Daley facing criticism for retaining employee who admittedly broke the law

Friday, December 22, 2006

Mayor Richard Daley is under fire for not firing a top city official who admitted to rigging exams to get a job for a son of a top union official.

A long time friend and political ally of the Daleys is on the job as the Mayor's Deputy Planning Commissioner at $129,000 a year, even though he admittedly broke the law by fixing a hiring exam.

The city's inspector general won't talk about his recommendation to fire him, which is part of a confidential report, but the report is giving Daley's opponents fresh ammunition in the mayor's race.

"It's sending the wrong message," said opponent Dorothy Brown. "It's saying that you can do whatever you want to do. You can commit a crime and you'll still be taken care of. Being taken care of because of political connections is wrong."

Brown is questioning Mayor Daley's commitment to cleaning up City Hall corruption, considering the fact that Christopher Kozicki, a Daley family friend and political ally from the 11th Ward in Bridgeport, is still knocking down $129,000 a year as a deputy planning commissioner. That's despite the fact that Kozicki, testifying with a grant of immunity from the Feds, admitted during the trial of Daley Patronage Chief Robert Sorich that he rigged a hiring exam so Andy Ryan,the unqualified 19-year-old son of a union boss, could get a job as a city building inspector.

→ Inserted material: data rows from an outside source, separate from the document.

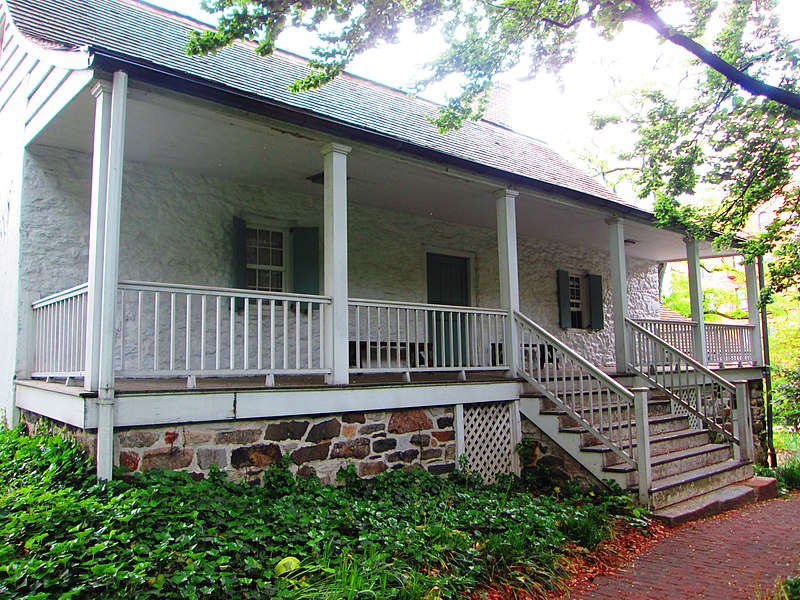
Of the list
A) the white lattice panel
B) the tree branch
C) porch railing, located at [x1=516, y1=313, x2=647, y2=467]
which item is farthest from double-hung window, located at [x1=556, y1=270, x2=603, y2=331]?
the tree branch

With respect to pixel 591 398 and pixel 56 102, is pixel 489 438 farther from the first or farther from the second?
pixel 56 102

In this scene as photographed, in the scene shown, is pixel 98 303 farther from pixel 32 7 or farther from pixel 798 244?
pixel 798 244

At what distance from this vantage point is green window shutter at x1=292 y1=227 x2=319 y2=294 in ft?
28.4

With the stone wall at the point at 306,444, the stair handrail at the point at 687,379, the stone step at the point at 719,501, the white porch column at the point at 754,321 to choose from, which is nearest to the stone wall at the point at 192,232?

The mayor's advisors claim that he hasn't been fired because the Feds have advised the city not to penalize cooperating witnesses. But he had to be forced to cooperate and given a grant of immunity from the feds to give an honest testimony.

"He's been given a second opportunity that many others never get. He got a break by not being charged," said Better Government Association's Jay Stewart.

Daley's press secretary says the situation has nothing to do with politics, and in fact, she says he may be fired eventually if the city law department and his boss in the planning department agree with the inspector general's report, and if the U.S. attorney's office doesn't have any objections.

The feds aren't commenting today, but as a rule, they only try to protect whistleblowers or witnesses who cooperate willingly and voluntarily, which is not the case with him, who didn't return ABC7 Chicago's phone calls today.